One year ago, romance languages and literatures and African and African Diaspora Studies (AADS) professor Régine Jean-Charles told students at the Silence is Still Violence march to take the emotions they were feeling and channel them into activism. This was the way to move toward creating a world without hate, she said.
She told the crowd of students that what they started at that march should not end at the end of the day, at the end of the month, at the end of the year, or even at the end of their BC careers.
“Don’t make this a moment, [because] it’s a movement,” she said.
Today, Jean-Charles sees the impact that movement has had on student activism on campus—students have continued making demands of the administration, and many have refused to be silent or let racial incidents go.
“I’ve been so inspired by the students—I think the students are amazing,” she said. “I think that they have had the threat of … discipline, and they have still nonetheless stood up for things that they believed.”
Jean-Charles, who currently teaches the Complex Problems course “From BlackLivesMatter to MeToo” with sociology professor C. Shawn McGuffey, said that many of her first-year students have actually pointed to the student activity of the past year as a reason they wanted to come to BC. Even though they knew BC was predominately white and that they would be in a majority-minority culture, they also knew that there was a wealth of student activism on campus, which they were inspired by and looked forward to participating in.
“I’ve seen a huge change in the students from when I started my position at Boston College 10 years ago to now—that the students are much more engaged, much more ‘woke,’ which I think is awesome,” she said. “And I hope that it continues.”
While Jean-Charles said there has been a huge impact in terms of student activism on campus, it has had more of a “medium” impact in terms of the demands that are being made actually being realized.
She said that she is not sure about the effectiveness of DiversityEdu, which the University implemented in response to demands that students made last year. She also noted that the realization of another one of those demands—making AADS into a department—is going to be a long process, something that is typical of departmentalization.
But Jean-Charles doesn’t just think that AADS should be departmentalized—she thinks that every first-year student should be required to take a class in the program. Every time she teaches her class on black feminisms, she said, her students say they wish it was required for everyone.
“I think it would be more effective than DiversityEdu. … [With DiversityEdu,] you’re not engaged,” she said.
On the administrative side, Jean-Charles said she believes that BC students should not have to fill out forms in order to protest, nor should they be disciplined for protesting—to her, protests are supposed to be spontaneous.
Jean-Charles said that it is important to continue working on the demands that were made by students last year, but also to think about how to expand the influence of programs that already exist to combat racism on BC’s campus, such as FACES.
She suggested bringing people from different activist movements to speak on campus, and she noted that when many AADS programs at other universities began to be departmentalized in the late ’60s and ’70s, it was because of student demands.
“It would be interesting, I think, to bring … former student activists … or people that were instrumental in some of the big changes that happened on college campuses [to BC,]” she said.
Jean-Charles also encourages students to think about the relationship between activism and their academics. Jean-Charles—herself a student activist when she was an undergraduate at the University of Pennsylvania—recalled a senior administrator who was an ally to the black student activists on UPenn’s campus. He had students, one of whom was Jean-Charles, participate in a summer research project in which they did research on the history of black student activism at the university.
“I learned so much about what people had done in the ’50s and the ’60s and the ’70s, you know, even though here we were in the late ’90s, early 2000s,” she said. “That really was formative for me, not only as a student activist, but also as a thinker. … I think through AADS we can probably bring those types of opportunities to students.”
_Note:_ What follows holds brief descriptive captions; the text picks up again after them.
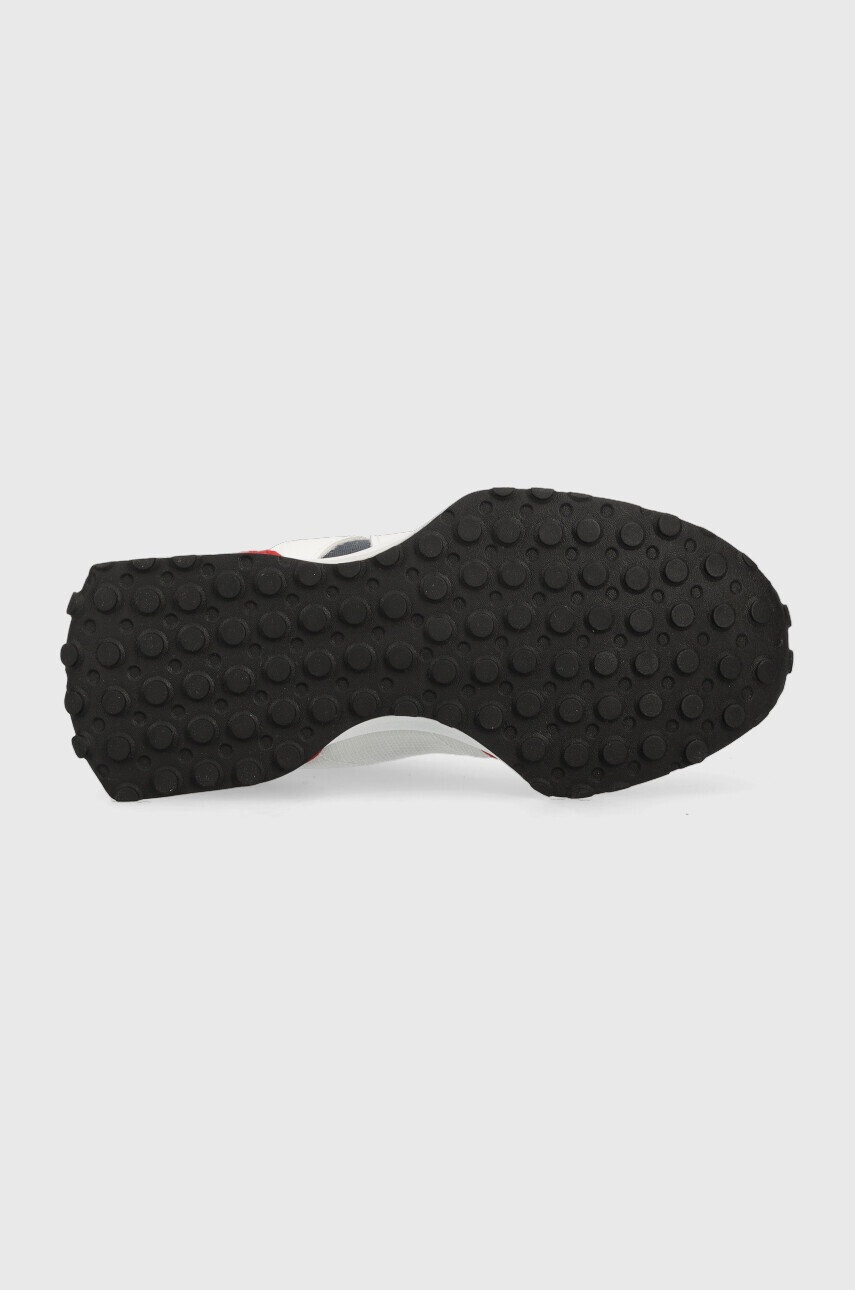New Balance Детски маратонки - Pepit.bg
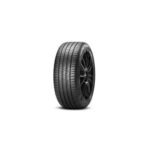 Pneu pirelli aro 17 cinturato P7 - cnt K1 21550R17 91 V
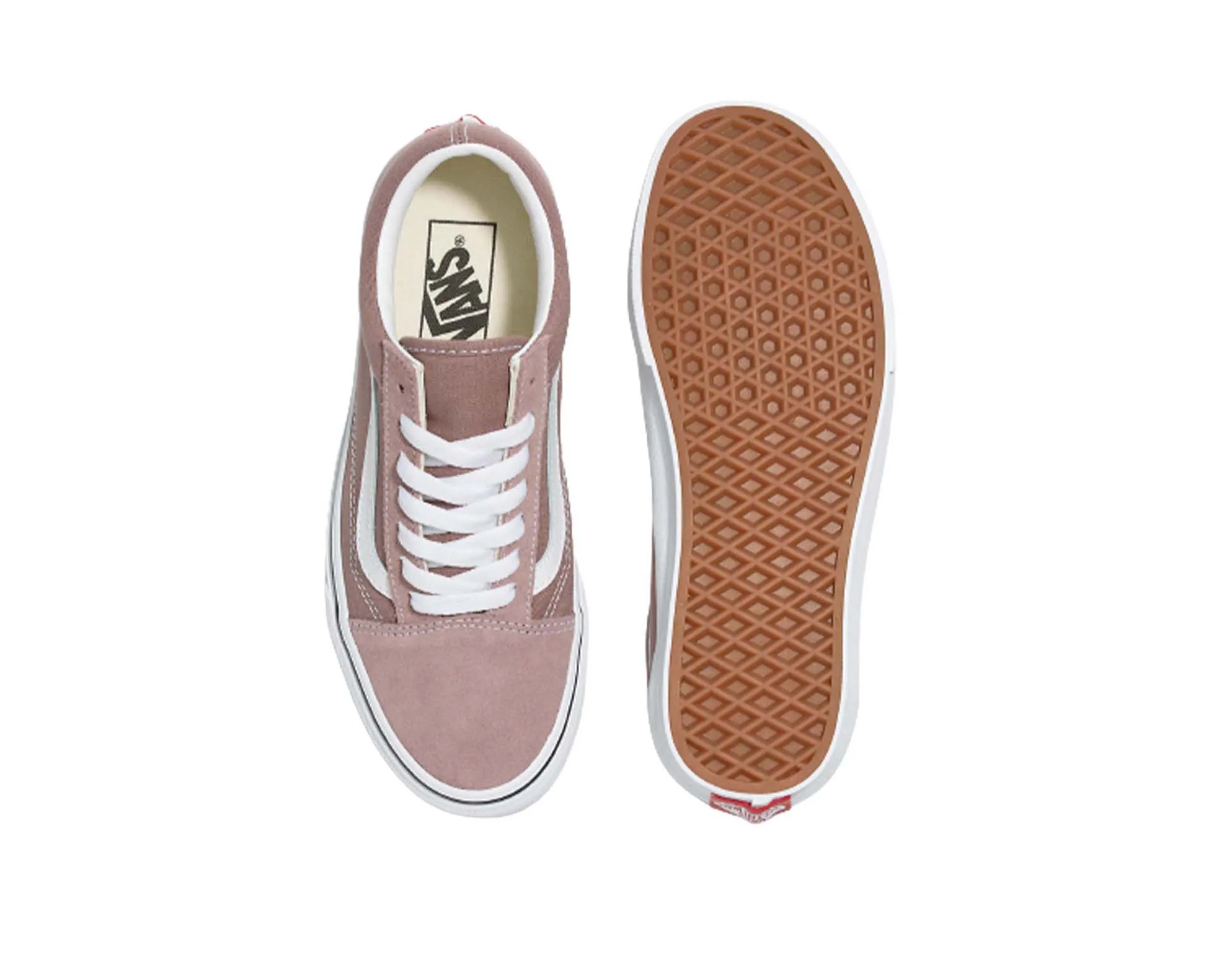 Unisex Old Skool Shoe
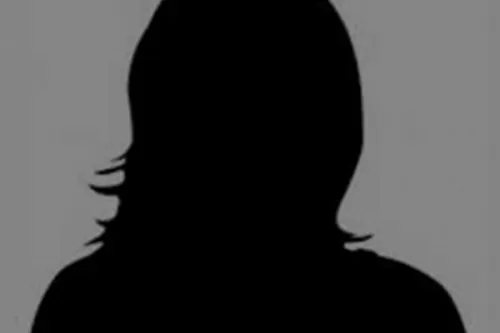 الطب الشرعي يثبت وجود سائل منوي على فنانة مصرية تعرضت للاغتصاب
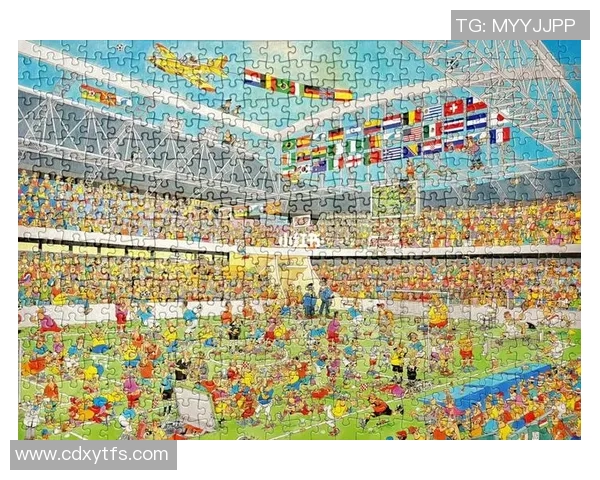 足球明星拼图京东自营热销中,畅享拼图乐趣与足球激情的完美结合 足球明星拼图京东自营热销中,畅享拼图乐趣与足球激情的完美结合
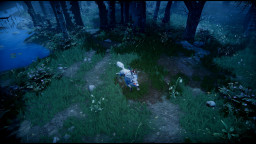 V Rising: Legacy of Castlevania Premium Pack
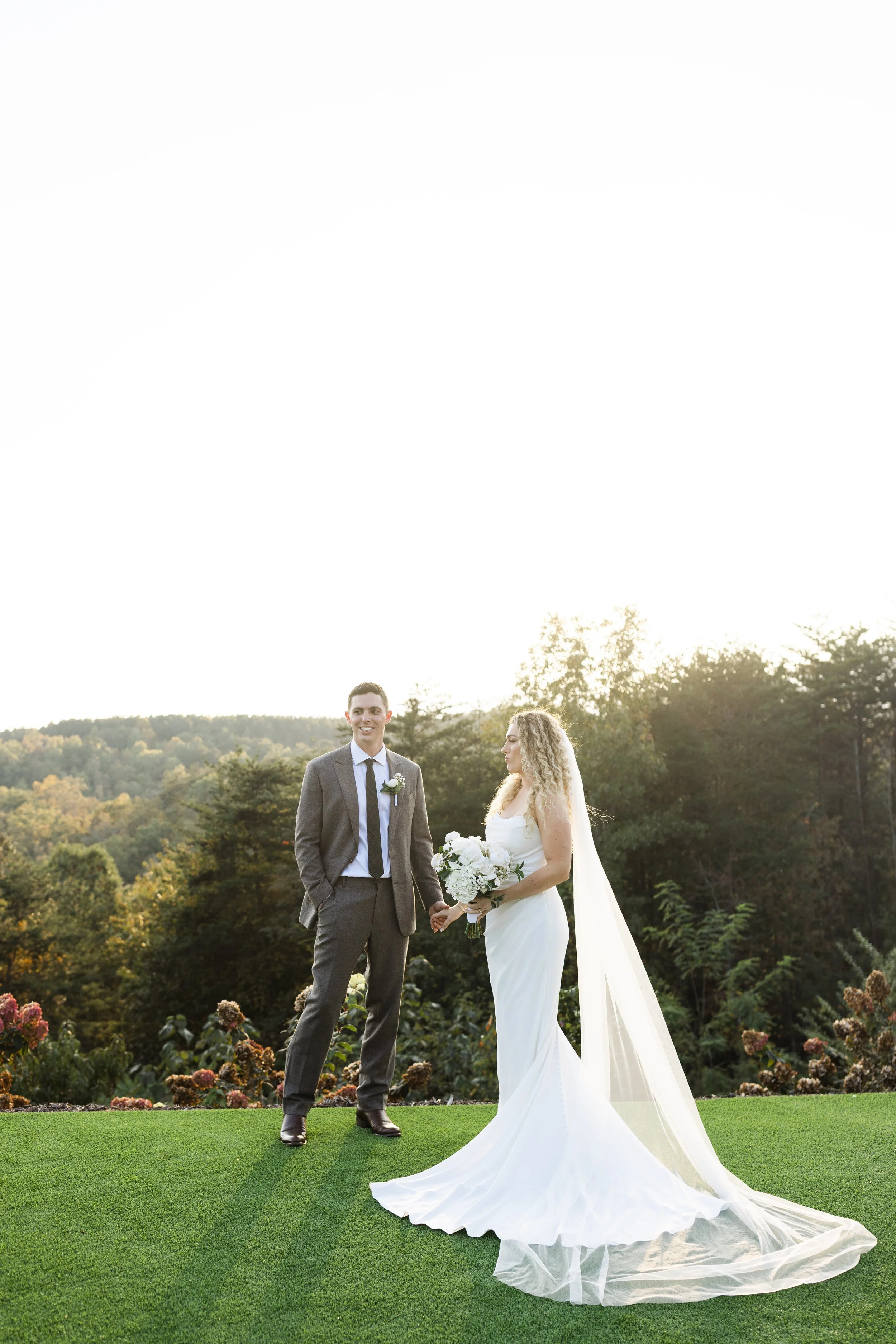 G+V Wedding-805.jpg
Jean-Charles noted the importance of seniors working with underclassmen to ensure the legacy of student activism continues—something she believes will happen based on the interactions she has had already with this year’s freshmen.
“They had a lot of student activists in [last year’s senior] class, and so the concern was like, ‘Oh is the next class going to hold the mantle in the same way?’—but they are, right?” she said.
Jean-Charles has been thinking about the words that she told the students at last year’s march.
“I told them to find places to channel whatever the emotion is that they feel—whether that’s rage, whether that’s passion, whether it’s anger. It could be sadness, it could be frustration, it could be love,” she said. “You need to channel those emotions into something else, whether that’s your schoolwork, whether that’s your activism, [whether] you’re going to write something. Maybe you’re an artist, maybe you’re a dancer.
“But then also remember that you’re here to be students and that the arc of your life is long, right? And how are the four years that you’re here going to impact you for the greater world? I know for me—I was a student activist when I was in undergrad, and it never left me.”